In this article, a Chicago Social Security disability attorney demonstrates the difference between testimony that is helpful and testimony that is not.
One Example
In the paragraph below, your Chicago Social Security disability lawyer contrasts two versions of a wife’s testimony concerning her husband’s pain.
Poor: Because of his pain, my husband can’t function.
Better: My husband suffers so terribly from his pain that he can’t sleep. He can never get comfortable, takes more pain medications than his doctor has prescribed and then adds aspirin to that with little or no relief. This has been going on since the hospital released him, and it never lets up. We don’t go out any more, he can’t drive or ride in a car as a passenger because of how badly it hurts him. I’ve had to take over the yard work and the shopping because he can’t push the mower or lift the shopping bags. Before his injury, this was never a problem, but now it is. We never visit anybody anymore. He hardly eats, his weight is down by twenty pounds and ever since he was hurt we stopped going to church. He can’t kneel or sit in the pew without the pain forcing him to move. It’s been awful.
Another Case in Point
In the example below, your Chicago Social Security disability lawyer illustrates how a coworker’s and a neighbor’s testimony might be improved.

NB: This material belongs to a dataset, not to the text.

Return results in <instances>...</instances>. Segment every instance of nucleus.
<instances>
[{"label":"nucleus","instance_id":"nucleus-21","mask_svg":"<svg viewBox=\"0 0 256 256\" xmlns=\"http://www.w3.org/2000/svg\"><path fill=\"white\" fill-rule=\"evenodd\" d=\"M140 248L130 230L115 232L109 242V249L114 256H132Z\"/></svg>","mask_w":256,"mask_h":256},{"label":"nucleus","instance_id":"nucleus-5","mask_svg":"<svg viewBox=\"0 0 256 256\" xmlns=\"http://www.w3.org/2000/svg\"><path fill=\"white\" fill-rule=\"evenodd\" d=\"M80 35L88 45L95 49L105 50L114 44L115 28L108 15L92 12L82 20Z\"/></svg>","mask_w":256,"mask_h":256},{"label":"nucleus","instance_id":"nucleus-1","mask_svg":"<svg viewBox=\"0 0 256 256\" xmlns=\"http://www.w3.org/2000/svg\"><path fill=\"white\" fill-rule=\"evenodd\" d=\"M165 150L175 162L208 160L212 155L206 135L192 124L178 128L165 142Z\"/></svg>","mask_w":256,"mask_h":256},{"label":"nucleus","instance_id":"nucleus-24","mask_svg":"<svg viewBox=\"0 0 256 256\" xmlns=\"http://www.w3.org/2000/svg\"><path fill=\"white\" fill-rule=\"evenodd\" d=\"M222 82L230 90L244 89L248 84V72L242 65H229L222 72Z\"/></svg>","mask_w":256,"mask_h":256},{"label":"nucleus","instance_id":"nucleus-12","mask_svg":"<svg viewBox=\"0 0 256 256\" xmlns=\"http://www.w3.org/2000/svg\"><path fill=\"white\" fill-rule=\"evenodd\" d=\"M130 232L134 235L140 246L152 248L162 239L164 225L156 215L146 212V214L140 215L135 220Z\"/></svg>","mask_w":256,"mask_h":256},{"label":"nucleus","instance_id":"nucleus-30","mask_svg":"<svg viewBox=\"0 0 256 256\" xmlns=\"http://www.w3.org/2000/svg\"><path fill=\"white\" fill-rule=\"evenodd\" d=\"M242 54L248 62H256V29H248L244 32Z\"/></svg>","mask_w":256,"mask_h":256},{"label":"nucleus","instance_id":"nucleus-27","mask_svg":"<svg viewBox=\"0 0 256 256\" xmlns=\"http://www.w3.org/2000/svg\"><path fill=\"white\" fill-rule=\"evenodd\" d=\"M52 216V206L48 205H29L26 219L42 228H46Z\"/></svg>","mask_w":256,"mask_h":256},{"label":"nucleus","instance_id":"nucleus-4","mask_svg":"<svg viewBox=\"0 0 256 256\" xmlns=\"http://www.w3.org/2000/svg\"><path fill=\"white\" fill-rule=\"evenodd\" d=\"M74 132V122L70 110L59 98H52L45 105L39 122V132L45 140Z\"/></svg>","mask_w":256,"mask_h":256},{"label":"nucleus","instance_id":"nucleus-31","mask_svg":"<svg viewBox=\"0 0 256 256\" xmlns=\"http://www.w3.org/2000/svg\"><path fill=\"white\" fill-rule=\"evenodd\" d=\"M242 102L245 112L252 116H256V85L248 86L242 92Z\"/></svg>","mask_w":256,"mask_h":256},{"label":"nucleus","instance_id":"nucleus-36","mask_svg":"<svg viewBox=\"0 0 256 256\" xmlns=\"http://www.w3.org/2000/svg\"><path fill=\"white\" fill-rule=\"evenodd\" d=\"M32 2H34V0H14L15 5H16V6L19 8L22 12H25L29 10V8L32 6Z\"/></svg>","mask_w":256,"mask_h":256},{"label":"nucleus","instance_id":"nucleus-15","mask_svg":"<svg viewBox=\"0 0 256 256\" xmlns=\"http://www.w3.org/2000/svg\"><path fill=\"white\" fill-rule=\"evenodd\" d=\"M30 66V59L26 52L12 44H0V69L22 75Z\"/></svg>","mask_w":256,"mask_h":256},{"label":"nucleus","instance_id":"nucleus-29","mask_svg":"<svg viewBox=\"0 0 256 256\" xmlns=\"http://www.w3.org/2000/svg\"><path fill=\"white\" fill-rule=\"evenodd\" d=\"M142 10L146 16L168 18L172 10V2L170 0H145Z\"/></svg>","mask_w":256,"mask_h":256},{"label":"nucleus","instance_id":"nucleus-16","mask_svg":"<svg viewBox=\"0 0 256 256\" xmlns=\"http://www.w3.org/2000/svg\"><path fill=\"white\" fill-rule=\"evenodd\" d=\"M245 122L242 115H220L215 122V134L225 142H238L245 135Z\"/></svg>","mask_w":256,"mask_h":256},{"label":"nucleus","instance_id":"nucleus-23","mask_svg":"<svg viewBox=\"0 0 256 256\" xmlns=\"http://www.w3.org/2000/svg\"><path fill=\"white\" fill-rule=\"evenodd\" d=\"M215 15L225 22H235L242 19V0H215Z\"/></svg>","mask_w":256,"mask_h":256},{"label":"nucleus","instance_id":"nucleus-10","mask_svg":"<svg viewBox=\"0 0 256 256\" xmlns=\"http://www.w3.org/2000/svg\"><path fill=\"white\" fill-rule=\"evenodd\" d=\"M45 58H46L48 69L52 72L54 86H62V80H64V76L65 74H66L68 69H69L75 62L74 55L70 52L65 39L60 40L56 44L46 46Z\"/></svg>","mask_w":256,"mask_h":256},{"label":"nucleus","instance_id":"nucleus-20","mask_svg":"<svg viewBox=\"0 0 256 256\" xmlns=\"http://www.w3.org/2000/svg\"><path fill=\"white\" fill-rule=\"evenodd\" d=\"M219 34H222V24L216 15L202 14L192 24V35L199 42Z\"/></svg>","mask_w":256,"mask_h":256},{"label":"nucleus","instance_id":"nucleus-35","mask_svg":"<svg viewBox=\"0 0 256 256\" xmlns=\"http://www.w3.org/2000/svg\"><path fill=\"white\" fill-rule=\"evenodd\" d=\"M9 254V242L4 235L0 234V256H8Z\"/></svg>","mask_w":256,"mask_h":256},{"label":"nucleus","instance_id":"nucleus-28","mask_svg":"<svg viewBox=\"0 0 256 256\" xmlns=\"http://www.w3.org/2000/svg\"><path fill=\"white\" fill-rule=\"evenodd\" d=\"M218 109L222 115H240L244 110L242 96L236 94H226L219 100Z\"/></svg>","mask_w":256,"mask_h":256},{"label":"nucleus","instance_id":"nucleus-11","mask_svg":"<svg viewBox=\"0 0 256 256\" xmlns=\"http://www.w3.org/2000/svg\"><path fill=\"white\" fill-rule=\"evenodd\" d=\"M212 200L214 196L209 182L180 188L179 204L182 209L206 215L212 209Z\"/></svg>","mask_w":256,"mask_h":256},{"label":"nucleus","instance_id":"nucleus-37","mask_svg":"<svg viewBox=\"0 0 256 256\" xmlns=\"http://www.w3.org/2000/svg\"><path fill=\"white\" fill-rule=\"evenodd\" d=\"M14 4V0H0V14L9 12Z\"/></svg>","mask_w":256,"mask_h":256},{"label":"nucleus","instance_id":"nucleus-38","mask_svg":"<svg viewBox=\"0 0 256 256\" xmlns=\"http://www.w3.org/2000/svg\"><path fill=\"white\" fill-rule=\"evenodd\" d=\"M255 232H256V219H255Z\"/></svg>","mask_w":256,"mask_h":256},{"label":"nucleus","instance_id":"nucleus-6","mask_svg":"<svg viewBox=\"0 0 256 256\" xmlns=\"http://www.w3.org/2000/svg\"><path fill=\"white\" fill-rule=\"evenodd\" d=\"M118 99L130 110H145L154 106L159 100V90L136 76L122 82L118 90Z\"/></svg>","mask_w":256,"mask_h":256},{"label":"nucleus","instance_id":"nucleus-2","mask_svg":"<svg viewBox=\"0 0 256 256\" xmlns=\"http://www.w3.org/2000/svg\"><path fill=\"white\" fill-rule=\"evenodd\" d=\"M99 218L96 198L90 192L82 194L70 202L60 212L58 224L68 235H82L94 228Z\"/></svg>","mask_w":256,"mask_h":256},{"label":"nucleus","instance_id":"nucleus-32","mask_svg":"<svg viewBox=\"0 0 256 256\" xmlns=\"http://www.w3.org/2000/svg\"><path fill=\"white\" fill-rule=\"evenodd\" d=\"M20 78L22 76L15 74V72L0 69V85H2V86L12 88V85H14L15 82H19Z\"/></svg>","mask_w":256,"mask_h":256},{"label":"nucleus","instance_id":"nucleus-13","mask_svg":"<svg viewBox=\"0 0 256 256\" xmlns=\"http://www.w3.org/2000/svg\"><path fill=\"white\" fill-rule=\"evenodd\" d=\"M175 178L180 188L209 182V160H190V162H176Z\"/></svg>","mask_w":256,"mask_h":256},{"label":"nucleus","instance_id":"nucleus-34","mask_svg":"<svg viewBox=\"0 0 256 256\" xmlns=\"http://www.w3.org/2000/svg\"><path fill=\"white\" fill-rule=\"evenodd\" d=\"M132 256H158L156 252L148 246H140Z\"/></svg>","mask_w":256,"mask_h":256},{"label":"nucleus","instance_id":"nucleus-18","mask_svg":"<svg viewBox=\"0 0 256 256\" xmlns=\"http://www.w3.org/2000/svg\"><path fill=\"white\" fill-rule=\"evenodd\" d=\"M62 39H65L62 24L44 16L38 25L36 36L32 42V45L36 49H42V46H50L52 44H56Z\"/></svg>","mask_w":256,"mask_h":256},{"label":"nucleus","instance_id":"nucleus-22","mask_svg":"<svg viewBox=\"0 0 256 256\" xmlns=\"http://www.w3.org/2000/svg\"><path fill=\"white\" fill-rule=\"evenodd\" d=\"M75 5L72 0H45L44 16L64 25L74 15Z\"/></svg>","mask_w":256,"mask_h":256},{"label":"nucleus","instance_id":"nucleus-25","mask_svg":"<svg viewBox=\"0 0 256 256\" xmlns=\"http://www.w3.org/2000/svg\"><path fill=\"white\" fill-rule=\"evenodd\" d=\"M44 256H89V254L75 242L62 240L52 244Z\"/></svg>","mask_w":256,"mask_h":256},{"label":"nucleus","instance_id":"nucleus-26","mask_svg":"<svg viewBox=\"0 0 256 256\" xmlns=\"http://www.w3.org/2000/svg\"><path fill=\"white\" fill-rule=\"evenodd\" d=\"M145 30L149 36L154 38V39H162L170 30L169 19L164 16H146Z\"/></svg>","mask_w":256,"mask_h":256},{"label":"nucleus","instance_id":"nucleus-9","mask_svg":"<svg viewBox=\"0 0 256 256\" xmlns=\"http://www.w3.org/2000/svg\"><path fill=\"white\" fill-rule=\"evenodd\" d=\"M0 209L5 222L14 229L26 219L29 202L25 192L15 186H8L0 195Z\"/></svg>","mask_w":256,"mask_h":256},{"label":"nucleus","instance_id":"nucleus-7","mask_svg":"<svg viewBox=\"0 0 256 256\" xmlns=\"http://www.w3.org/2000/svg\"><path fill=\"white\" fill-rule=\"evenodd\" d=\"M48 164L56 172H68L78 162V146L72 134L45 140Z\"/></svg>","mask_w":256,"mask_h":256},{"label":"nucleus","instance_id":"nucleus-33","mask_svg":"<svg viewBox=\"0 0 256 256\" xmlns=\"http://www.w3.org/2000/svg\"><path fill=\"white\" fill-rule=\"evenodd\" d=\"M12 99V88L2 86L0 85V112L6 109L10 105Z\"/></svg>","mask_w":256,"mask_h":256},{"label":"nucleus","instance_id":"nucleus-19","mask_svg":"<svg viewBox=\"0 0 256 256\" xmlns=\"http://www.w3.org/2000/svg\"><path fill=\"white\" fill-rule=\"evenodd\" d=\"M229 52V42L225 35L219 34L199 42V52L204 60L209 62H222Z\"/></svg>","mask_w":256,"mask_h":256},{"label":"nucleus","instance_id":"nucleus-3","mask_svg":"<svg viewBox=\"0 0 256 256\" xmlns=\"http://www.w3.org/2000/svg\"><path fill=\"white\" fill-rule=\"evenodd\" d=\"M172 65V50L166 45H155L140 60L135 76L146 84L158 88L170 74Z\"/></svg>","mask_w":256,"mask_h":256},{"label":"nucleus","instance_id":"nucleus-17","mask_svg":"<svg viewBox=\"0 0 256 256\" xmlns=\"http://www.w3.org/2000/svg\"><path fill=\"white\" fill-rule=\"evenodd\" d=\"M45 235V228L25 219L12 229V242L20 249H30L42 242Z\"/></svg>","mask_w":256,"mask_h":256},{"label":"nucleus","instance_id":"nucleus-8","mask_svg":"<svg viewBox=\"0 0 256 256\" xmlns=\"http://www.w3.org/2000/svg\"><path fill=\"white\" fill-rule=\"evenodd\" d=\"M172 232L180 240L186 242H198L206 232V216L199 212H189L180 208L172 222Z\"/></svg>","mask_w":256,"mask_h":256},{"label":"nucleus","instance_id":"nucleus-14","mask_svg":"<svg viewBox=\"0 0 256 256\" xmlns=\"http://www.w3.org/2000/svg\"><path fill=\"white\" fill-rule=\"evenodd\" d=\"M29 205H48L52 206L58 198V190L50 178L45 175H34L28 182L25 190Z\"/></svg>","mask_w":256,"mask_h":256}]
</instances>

Poor: [Name’s] disability wouldn’t let him do his job, even when we were working together.
Better: [Name] and I worked in the same department for nearly ten years. Until he got hurt, he was a very hard worker, and even after the injury he did his best in spite of what it cost him. He passed out on two occasions and we had to call an ambulance for him another time. He was moved to a position that didn’t involve as much heavy lifting, but it was hard for him. Everybody tried to help him out, but he couldn’t avoid missing work. I really felt for him, because it really upset him that he couldn’t do his job as well as he wanted to and as well as he’d done it in the past.
Poor: [Name] hasn’t been able to keep her house clean.
Better: [Name] has kept her house spotless for as long as I’ve known her, and that’s been more than twenty years. Since she was hurt a little more than two years ago, though, she’s been letting it slip. I try to come over every week to help out with the wash and I run the vacuum for her. She was a marvelous cook, too, but now she can’t hold a skillet or a saucepan without dropping it. She’s broken several of her dishes. Worst of all, she lost consciousness while she was cooking and fell right onto the stovetop. We had to take her to the emergency room to treat the burns.